**TAREA ESCRITA 1:**
Responde con datos del texto mostrado:
(a) ¿Dónde comió el grupo de compañeros el pasado jueves?
(b) ¿A qué filósofo dicen que no se puede contrariar?
(c) ¿A qué hay solo un paso desde empeñarse en ser diferente por el origen?

**TEXTO MOSTRADO:**
Madrid: ni orgullo, ni prejuicios

Madrid: ni orgullo, ni prejuicios

El pasado jueves nos juntamos un grupo de compañeros de estudios a comer en la terraza de un restaurante de la capital. Todavía con la resaca de las elecciones empezamos a discutir sobre qué es esto de la madrileñidad y lo de vivir a la madrileña; tanto a los que somos de aquí, como a los que llevan 40 años, nos ha pillado en fuera de juego. Fuimos encauzando las opiniones (lubricando nuestro discernimiento con unas botellas de Ribera del Duero para corroborar la explicación que de los resultados de las encuestas del CIS extrajo el propio José Félix) y al final, rara avis, alcanzamos a estar medio de acuerdo en lo que puede tener de especial esto de ser madrileño.

En primer lugar, coincidimos en que ser de Madrid es no ser nada. Como parece que no se puede contrariar a Parménides y que ontológicamente hay que ser algo, decidimos que somos lo que nos toca ser, pero vamos, sin ninguna uniformidad. Cada uno adopta la personalidad que más le peta para componer el crisol de razas madrileño: íntegros fanfarrones bilbaínos, nobles baturros, hacendosos levantinos, acogedores andaluces, pícaros, generosos, embaucadores, disfrutones siempre… 

Y es que empeñarse en ser algo por el origen es empeñarse en ser diferente, y de ahí al supremacismo hay sólo un paso. Bastante estamos sufriendo a los que reclaman ser diferentes y exigen ser tratados como tales. Porque, evidentemente, quien dice que es distinto está diciendo que es mejor; ¡nadie pretende ser diferente para reconocer que es peor que los demás!

**Filas del conjunto de datos:**
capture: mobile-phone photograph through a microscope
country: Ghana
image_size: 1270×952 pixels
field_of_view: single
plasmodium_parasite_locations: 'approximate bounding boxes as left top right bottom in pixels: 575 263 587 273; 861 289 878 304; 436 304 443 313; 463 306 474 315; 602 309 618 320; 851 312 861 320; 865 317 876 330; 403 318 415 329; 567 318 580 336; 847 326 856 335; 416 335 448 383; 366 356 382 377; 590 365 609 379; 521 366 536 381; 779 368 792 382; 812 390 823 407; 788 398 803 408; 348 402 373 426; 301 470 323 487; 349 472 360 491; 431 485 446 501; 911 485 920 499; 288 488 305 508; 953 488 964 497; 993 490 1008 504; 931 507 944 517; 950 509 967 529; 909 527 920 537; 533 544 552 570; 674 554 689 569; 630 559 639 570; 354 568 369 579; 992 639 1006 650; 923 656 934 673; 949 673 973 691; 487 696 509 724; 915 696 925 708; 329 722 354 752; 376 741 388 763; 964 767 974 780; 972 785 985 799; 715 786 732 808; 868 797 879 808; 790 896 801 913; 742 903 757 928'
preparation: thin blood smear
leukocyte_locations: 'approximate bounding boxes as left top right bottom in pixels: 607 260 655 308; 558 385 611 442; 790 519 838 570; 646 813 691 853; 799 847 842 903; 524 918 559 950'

**TAREA ESCRITA 2:** Cuenta cuántas líneas de las filas contienen la cadena "left". Escribe solo el número.

**RESPUESTA 1:**
(a) En la terraza de un restaurante de la capital.
(b) A Parménides.
(c) Al supremacismo.

**RESPUESTA 2:** 2